> _What you are asked to do_:
Count the lines in the listing below that contain the string "trousers", treating uppercase and lowercase as distinct, and reply with only that number.

> _Provided entries_:

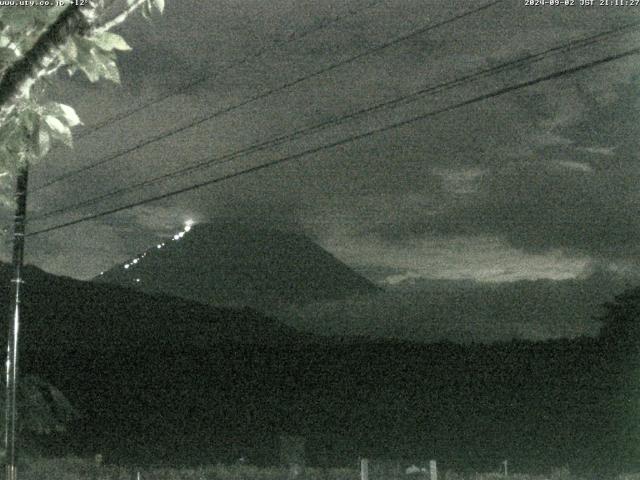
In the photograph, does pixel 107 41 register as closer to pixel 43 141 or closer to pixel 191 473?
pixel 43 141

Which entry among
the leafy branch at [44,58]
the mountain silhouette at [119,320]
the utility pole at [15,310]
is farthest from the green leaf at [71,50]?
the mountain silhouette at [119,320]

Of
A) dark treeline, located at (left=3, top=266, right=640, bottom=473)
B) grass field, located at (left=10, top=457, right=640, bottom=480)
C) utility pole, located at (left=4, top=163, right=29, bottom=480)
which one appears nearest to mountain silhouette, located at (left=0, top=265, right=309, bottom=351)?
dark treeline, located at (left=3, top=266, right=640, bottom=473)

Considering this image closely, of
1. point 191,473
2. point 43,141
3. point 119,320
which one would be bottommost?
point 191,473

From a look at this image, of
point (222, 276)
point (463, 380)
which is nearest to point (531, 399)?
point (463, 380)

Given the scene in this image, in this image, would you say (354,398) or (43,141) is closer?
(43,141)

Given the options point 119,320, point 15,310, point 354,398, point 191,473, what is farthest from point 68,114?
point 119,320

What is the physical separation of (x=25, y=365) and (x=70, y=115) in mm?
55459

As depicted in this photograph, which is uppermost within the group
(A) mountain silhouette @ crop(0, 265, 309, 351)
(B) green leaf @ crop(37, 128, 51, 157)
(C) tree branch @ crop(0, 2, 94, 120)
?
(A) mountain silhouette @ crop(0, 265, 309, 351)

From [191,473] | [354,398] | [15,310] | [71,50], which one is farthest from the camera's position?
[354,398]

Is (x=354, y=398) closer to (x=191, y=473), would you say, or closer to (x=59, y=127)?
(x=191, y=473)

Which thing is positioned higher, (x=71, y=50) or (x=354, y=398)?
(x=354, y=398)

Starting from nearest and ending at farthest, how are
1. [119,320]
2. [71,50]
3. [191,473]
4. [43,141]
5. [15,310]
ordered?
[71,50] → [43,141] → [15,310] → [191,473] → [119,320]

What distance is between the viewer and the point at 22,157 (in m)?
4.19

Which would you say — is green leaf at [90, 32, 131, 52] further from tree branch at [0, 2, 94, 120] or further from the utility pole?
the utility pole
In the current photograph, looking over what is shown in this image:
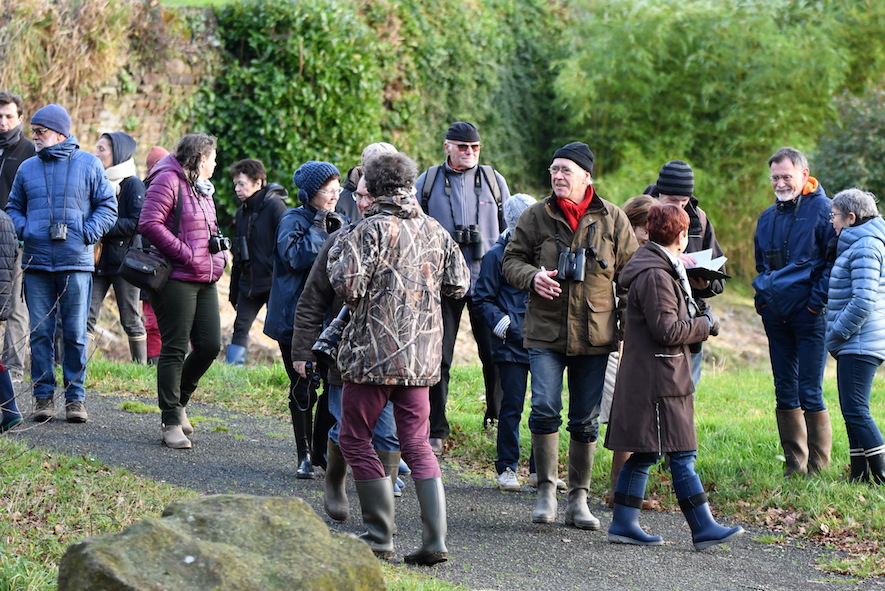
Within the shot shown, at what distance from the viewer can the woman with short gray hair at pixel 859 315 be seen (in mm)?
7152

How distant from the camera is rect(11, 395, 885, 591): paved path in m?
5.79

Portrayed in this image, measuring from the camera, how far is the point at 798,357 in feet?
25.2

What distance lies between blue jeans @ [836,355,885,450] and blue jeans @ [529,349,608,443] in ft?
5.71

* * *

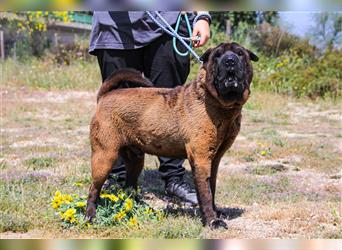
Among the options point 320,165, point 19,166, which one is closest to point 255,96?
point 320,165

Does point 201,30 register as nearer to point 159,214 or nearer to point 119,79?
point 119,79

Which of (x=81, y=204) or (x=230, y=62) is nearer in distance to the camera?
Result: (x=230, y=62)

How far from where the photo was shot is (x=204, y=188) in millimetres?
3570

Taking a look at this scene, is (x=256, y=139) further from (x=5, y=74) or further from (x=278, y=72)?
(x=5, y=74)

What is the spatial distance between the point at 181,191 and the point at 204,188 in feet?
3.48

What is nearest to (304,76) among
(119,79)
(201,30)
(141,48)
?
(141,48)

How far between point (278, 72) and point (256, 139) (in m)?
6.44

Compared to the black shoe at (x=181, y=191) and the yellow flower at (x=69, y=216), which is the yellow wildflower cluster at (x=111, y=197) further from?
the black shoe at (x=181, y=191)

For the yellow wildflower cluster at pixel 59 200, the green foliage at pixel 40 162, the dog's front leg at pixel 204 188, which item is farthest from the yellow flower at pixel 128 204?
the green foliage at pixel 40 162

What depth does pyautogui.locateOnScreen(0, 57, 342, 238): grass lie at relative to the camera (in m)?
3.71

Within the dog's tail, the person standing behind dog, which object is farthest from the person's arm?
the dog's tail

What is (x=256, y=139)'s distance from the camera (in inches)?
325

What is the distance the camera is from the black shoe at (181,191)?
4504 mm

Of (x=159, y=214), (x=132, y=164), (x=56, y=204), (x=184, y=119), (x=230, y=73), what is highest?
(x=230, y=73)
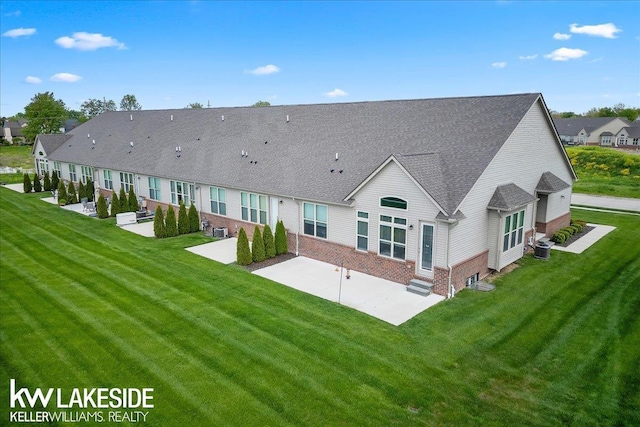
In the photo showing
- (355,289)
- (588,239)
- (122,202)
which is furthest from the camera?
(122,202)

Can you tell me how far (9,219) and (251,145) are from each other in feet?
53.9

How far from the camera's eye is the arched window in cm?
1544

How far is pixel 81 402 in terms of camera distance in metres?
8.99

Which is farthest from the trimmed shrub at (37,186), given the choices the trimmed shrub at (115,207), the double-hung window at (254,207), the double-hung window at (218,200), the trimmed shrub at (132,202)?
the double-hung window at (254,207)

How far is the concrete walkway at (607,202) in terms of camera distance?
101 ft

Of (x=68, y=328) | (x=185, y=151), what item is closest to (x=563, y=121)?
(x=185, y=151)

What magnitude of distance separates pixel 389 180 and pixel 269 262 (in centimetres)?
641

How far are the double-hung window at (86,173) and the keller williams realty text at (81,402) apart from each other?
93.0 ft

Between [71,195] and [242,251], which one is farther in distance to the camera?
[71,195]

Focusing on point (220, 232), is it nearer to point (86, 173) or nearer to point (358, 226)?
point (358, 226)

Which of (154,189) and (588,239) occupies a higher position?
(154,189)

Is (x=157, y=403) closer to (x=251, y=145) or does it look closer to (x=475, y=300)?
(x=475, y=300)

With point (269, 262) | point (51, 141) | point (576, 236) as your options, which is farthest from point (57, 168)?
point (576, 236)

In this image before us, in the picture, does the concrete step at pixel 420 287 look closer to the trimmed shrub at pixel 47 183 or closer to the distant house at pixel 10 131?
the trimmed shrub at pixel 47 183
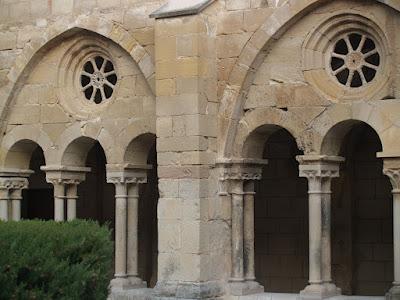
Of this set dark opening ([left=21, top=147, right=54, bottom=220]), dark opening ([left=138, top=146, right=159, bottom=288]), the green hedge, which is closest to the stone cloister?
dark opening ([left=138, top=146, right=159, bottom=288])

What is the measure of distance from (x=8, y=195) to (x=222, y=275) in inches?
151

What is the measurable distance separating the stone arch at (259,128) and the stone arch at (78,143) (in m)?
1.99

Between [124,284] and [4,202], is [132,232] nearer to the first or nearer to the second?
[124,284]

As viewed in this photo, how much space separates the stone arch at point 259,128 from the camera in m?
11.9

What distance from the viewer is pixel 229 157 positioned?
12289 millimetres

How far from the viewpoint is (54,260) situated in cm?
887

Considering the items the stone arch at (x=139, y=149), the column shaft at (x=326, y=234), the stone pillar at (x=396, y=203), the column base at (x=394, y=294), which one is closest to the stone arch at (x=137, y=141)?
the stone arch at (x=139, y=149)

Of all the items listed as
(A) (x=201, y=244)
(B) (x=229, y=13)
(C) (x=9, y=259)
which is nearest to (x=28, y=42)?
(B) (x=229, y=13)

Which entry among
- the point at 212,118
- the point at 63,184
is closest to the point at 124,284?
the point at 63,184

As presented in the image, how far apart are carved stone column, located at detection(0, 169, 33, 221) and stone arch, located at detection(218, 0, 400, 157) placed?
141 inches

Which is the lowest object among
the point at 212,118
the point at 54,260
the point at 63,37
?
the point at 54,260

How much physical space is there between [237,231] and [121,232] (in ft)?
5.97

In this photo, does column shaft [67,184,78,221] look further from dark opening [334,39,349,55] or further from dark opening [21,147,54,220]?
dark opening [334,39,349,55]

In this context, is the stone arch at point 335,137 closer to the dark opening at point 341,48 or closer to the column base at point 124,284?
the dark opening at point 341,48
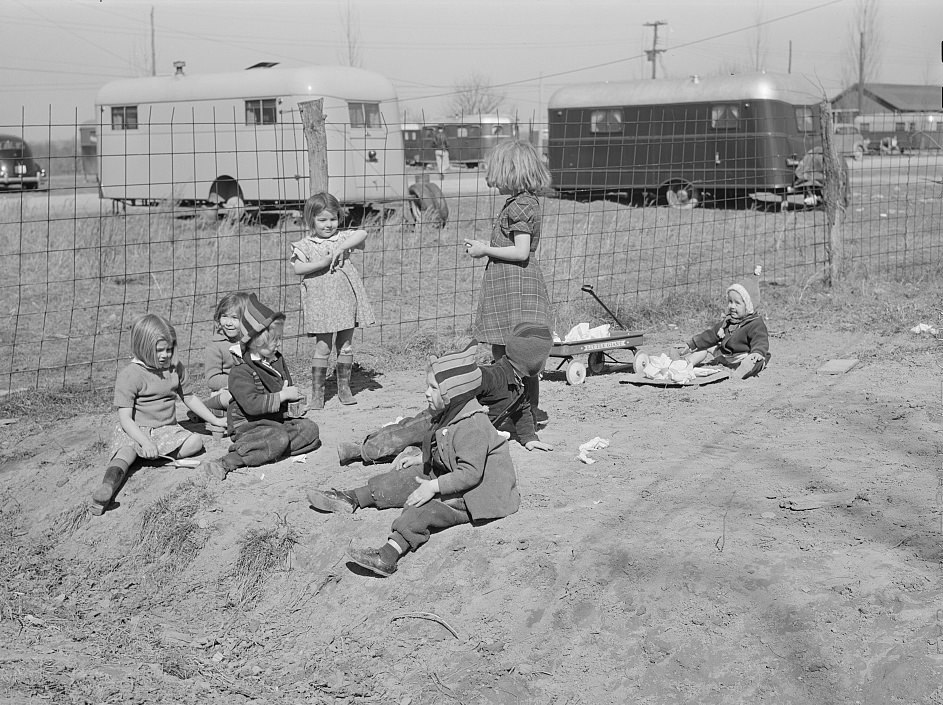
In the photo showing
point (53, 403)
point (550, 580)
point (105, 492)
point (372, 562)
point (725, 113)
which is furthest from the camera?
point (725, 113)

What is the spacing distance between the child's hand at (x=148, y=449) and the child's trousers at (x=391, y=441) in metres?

* * *

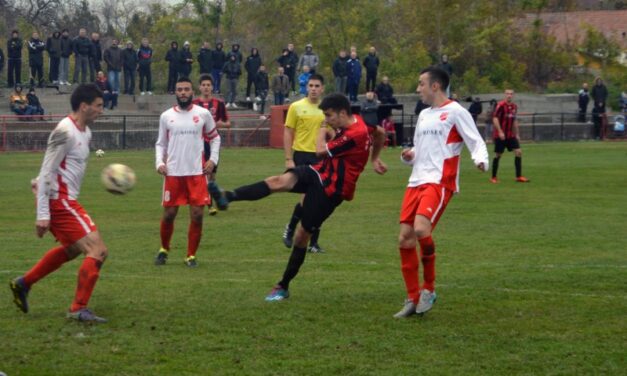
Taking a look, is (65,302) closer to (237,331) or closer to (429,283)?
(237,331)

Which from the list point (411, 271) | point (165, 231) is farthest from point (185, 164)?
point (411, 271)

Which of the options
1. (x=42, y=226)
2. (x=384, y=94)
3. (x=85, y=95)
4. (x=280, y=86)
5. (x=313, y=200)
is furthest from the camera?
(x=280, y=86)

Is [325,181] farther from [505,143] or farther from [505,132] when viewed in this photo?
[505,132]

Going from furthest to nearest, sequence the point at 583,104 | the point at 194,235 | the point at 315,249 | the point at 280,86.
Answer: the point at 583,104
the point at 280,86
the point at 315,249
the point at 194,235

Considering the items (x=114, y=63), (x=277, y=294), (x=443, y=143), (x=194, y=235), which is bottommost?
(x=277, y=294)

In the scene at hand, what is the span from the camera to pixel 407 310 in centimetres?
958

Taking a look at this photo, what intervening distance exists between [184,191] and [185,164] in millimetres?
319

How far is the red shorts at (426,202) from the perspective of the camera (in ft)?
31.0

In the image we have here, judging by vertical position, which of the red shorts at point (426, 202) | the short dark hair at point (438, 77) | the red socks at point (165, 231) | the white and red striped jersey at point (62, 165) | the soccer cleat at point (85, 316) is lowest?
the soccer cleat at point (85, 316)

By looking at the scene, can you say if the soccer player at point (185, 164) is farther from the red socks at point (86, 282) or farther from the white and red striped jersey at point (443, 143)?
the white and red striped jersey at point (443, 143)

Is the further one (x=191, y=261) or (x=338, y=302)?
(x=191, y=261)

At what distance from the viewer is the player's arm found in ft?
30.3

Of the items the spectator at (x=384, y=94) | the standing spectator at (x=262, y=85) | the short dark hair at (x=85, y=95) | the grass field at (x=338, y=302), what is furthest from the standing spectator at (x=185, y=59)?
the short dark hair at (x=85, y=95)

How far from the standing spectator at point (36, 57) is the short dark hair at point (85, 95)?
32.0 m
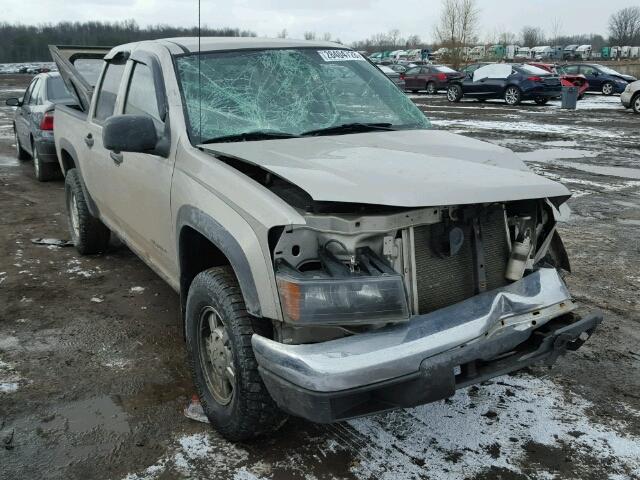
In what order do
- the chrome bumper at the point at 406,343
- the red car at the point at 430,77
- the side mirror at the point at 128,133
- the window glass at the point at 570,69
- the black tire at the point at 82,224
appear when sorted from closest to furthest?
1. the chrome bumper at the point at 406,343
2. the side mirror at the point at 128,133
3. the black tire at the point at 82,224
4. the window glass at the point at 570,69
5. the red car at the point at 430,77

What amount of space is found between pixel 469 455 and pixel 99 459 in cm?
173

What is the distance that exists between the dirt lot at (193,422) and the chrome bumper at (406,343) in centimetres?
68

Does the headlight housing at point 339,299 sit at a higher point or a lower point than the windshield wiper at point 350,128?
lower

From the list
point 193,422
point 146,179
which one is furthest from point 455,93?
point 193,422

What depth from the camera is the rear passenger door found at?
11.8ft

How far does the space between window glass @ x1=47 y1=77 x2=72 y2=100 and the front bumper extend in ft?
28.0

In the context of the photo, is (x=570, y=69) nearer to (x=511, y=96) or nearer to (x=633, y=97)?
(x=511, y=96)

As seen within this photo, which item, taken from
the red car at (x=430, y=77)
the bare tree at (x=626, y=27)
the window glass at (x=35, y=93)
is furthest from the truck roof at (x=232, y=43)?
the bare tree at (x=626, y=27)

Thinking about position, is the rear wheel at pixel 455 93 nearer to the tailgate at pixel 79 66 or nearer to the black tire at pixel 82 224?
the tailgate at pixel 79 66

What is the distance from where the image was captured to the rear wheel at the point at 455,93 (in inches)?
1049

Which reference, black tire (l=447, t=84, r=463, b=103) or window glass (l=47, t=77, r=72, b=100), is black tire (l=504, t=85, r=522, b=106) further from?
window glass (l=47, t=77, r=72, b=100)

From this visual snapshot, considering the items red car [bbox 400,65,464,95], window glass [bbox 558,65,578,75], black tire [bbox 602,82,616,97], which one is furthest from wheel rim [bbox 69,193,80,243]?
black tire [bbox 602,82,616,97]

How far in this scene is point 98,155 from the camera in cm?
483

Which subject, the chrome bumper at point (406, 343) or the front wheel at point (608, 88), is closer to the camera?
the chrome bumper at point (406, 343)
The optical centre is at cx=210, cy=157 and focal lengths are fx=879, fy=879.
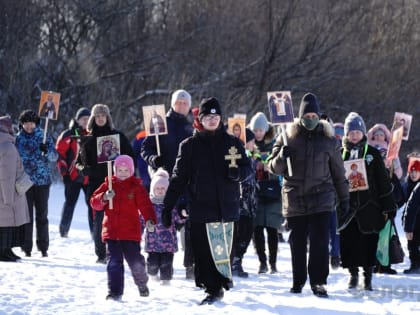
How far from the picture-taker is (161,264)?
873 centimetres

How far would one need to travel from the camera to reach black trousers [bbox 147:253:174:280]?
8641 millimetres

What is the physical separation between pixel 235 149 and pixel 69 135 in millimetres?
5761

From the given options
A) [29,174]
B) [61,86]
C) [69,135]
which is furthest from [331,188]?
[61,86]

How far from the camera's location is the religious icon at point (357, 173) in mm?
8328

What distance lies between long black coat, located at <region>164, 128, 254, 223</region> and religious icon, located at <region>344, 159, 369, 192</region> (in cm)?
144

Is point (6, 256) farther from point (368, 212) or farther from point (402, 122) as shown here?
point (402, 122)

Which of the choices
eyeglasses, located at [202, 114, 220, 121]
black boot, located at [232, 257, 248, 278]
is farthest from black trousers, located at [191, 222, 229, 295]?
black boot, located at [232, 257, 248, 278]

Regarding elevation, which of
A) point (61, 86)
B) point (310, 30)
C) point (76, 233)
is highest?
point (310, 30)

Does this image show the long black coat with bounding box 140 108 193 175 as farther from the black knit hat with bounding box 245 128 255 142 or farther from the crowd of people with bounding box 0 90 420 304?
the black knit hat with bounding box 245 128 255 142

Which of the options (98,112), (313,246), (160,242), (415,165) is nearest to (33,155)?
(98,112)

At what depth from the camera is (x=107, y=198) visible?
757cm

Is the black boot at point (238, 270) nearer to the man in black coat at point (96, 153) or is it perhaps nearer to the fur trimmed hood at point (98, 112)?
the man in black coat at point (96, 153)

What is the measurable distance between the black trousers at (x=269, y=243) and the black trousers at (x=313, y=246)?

> _Complete response_:
4